Embedding de interfaces e structs
1. Fundamentos do Embedding em Go
Go não possui herança tradicional como linguagens orientadas a objeto. Em vez disso, oferece composição via embedding — um mecanismo onde uma struct ou interface é "embutida" anonimamente em outra, promovendo seus campos e métodos para o tipo pai.
A diferença fundamental é que, enquanto herança cria uma relação hierárquica rígida ("é um"), embedding estabelece uma relação de composição ("tem um") com delegação automática.
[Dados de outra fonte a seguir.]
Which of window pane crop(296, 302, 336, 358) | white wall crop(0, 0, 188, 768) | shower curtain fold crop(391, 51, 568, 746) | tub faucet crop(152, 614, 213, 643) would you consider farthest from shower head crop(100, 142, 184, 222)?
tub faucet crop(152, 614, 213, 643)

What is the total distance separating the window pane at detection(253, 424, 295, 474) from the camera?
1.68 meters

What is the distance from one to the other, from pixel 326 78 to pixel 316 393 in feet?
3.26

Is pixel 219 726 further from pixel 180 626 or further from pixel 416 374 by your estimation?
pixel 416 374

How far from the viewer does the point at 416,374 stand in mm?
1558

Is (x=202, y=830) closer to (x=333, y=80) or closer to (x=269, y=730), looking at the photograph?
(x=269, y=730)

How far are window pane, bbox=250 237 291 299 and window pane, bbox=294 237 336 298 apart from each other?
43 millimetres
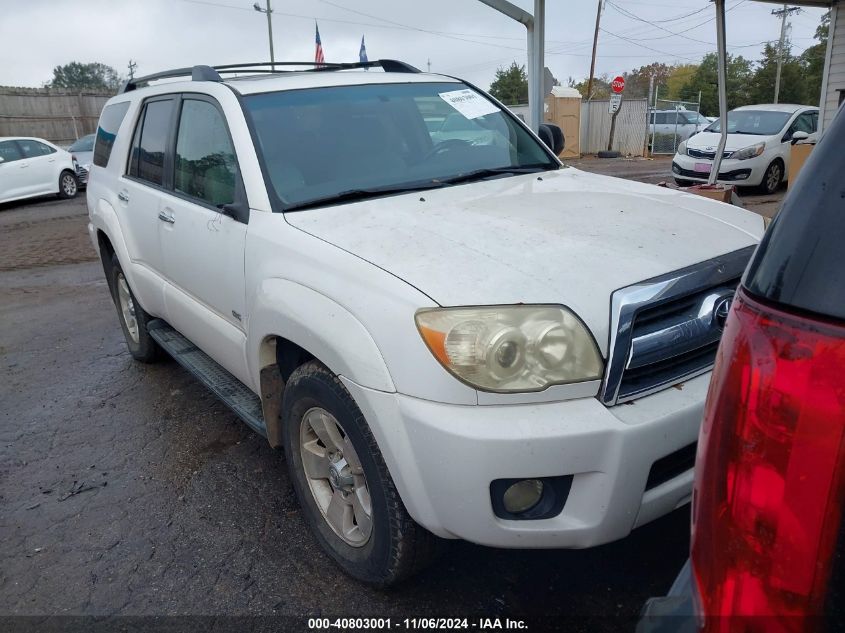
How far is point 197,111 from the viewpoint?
3.48 m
Isso resulta em código mais flexível e com menor acoplamento.
A sintaxe básica é declarar um tipo sem nome de campo:
type Person struct {
Name string
Age int
}
type User struct {
Person // embedding anônimo
Email string
}
O comportamento de "promoção" faz com que campos e métodos de Person sejam acessíveis diretamente em User, como se fossem declarados ali.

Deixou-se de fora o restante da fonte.